▸ Task material
-------
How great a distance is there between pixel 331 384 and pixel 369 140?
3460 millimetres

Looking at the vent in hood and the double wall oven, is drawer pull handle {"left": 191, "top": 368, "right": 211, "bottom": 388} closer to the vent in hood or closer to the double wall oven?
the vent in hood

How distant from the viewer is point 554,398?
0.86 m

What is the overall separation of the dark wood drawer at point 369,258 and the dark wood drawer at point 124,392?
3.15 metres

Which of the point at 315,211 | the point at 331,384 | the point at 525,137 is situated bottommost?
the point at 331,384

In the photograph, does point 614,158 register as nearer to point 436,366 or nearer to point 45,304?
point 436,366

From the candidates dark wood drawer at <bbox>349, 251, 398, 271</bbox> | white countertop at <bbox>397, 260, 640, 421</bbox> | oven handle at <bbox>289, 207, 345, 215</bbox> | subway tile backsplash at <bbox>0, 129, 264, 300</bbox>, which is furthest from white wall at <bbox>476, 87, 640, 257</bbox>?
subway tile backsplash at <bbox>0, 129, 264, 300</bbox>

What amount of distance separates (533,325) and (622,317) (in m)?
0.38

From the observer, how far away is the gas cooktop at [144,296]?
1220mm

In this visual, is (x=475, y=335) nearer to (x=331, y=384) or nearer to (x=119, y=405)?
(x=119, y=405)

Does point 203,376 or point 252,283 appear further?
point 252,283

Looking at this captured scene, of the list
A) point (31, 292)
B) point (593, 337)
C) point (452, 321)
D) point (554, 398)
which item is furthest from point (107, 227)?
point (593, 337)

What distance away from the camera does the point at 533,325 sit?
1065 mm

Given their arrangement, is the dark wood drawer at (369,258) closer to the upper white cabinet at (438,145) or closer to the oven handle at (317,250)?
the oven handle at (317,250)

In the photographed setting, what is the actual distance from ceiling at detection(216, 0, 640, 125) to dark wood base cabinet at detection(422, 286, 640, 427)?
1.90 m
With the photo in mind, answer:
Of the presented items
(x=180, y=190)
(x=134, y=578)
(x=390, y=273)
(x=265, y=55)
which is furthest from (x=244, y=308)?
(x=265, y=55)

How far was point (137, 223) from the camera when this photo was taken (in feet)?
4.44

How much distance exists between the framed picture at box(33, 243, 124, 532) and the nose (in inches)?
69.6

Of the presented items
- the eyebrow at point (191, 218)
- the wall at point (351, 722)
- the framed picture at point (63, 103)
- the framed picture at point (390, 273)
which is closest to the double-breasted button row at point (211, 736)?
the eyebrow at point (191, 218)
-------
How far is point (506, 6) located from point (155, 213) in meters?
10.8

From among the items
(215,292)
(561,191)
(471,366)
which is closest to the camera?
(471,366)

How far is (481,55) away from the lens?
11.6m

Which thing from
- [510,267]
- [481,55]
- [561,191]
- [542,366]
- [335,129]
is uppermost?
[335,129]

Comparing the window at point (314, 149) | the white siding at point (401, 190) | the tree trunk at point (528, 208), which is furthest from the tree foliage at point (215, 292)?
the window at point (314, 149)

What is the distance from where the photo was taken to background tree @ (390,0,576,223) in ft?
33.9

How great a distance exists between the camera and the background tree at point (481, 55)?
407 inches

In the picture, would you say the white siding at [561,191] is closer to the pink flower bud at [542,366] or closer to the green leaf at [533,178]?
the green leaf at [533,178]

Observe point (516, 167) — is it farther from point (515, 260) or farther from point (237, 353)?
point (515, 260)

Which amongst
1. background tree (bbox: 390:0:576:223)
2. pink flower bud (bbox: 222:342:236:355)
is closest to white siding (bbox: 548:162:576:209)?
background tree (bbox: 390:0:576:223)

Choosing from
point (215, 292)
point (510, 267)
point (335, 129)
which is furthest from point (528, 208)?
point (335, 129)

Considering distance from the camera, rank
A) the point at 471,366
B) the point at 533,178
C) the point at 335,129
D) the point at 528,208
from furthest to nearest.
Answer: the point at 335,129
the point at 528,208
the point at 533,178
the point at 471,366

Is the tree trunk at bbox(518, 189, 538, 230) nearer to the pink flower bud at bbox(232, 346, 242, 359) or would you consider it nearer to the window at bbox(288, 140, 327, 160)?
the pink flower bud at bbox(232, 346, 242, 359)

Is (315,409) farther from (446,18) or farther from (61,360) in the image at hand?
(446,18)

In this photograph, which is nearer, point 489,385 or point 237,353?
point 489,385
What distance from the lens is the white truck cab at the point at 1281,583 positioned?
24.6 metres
-------
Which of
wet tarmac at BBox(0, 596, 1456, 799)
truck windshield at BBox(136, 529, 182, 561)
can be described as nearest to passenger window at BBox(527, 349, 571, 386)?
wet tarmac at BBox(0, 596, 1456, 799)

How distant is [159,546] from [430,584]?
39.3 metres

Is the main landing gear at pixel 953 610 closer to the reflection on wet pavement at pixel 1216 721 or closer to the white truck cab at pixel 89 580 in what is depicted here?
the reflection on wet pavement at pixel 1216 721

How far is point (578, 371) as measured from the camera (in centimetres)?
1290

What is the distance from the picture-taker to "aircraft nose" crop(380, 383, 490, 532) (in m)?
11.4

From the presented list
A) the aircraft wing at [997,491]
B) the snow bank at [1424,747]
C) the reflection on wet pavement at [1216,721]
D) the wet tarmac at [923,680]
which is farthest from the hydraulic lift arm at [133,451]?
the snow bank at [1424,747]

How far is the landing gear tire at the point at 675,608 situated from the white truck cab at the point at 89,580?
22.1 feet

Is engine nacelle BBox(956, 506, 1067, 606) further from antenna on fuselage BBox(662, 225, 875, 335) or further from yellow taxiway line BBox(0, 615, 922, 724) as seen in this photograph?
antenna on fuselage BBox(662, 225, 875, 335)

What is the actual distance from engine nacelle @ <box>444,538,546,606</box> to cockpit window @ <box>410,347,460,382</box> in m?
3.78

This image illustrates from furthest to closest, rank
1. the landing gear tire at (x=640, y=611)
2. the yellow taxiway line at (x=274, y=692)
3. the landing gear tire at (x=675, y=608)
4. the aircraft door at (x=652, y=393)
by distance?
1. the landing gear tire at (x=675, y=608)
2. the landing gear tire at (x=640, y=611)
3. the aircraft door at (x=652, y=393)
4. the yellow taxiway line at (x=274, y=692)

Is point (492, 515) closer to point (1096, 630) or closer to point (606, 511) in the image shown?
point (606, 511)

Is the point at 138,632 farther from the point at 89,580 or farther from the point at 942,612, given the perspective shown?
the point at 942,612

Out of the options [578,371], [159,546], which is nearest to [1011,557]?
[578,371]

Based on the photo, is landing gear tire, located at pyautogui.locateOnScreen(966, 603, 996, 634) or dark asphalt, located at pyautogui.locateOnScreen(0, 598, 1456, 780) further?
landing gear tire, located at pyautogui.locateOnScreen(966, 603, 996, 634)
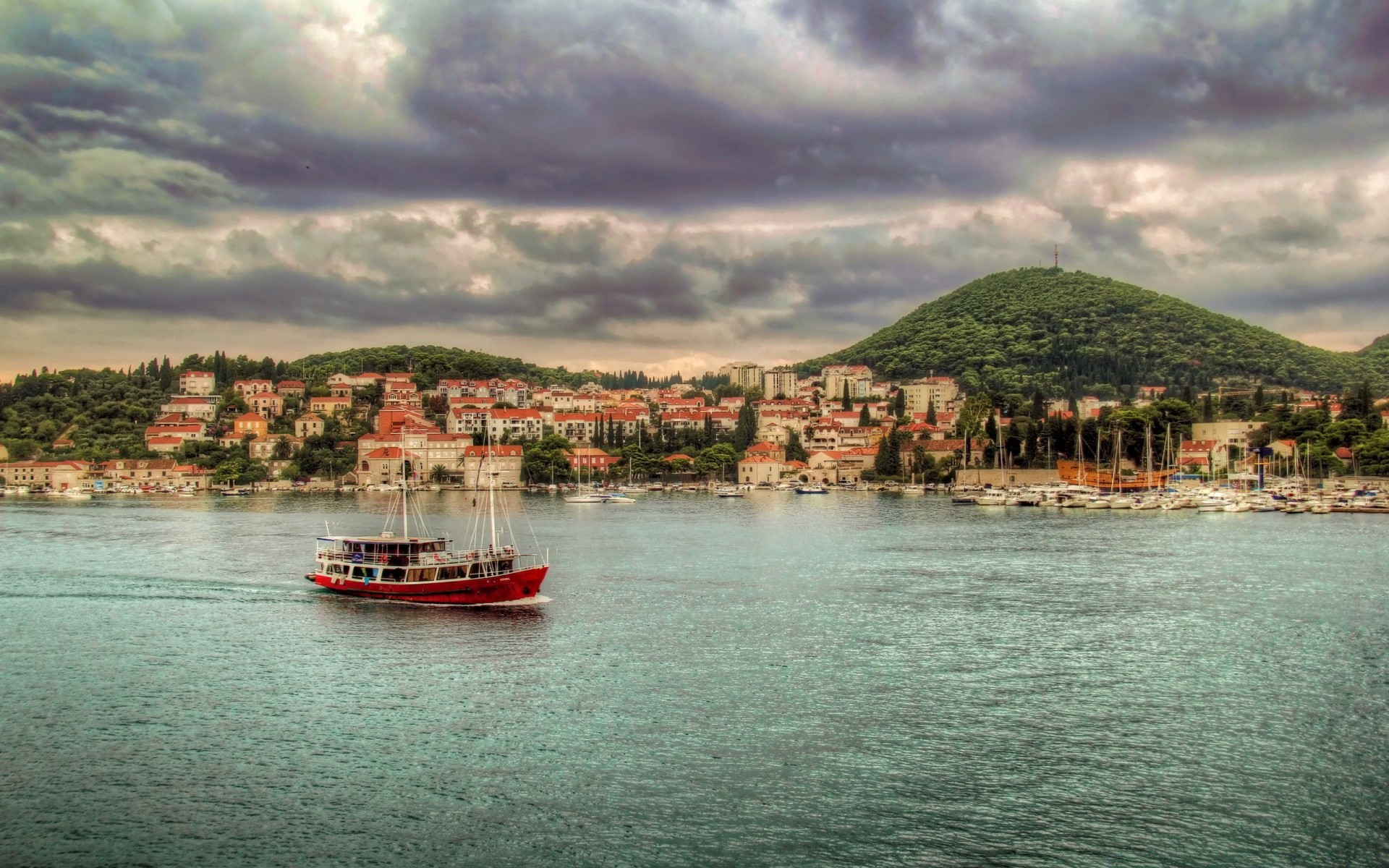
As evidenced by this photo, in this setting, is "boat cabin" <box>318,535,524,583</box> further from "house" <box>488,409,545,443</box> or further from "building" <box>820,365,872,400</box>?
-------
▸ Problem
Please switch "dark asphalt" to "wet asphalt" in the part that opens with the line containing "Based on the" and closes with the line containing "As evidenced by", and give those rows back with nothing else altered. Leave the pictures out of your answer.

▸ Complete response
Based on the photo, is landing gear tire, located at pyautogui.locateOnScreen(966, 603, 996, 634) or wet asphalt, located at pyautogui.locateOnScreen(0, 598, 1456, 780) further?
landing gear tire, located at pyautogui.locateOnScreen(966, 603, 996, 634)
As evidenced by this photo, in this setting, is "boat cabin" <box>318,535,524,583</box> further from "house" <box>488,409,545,443</box> or further from "building" <box>820,365,872,400</box>?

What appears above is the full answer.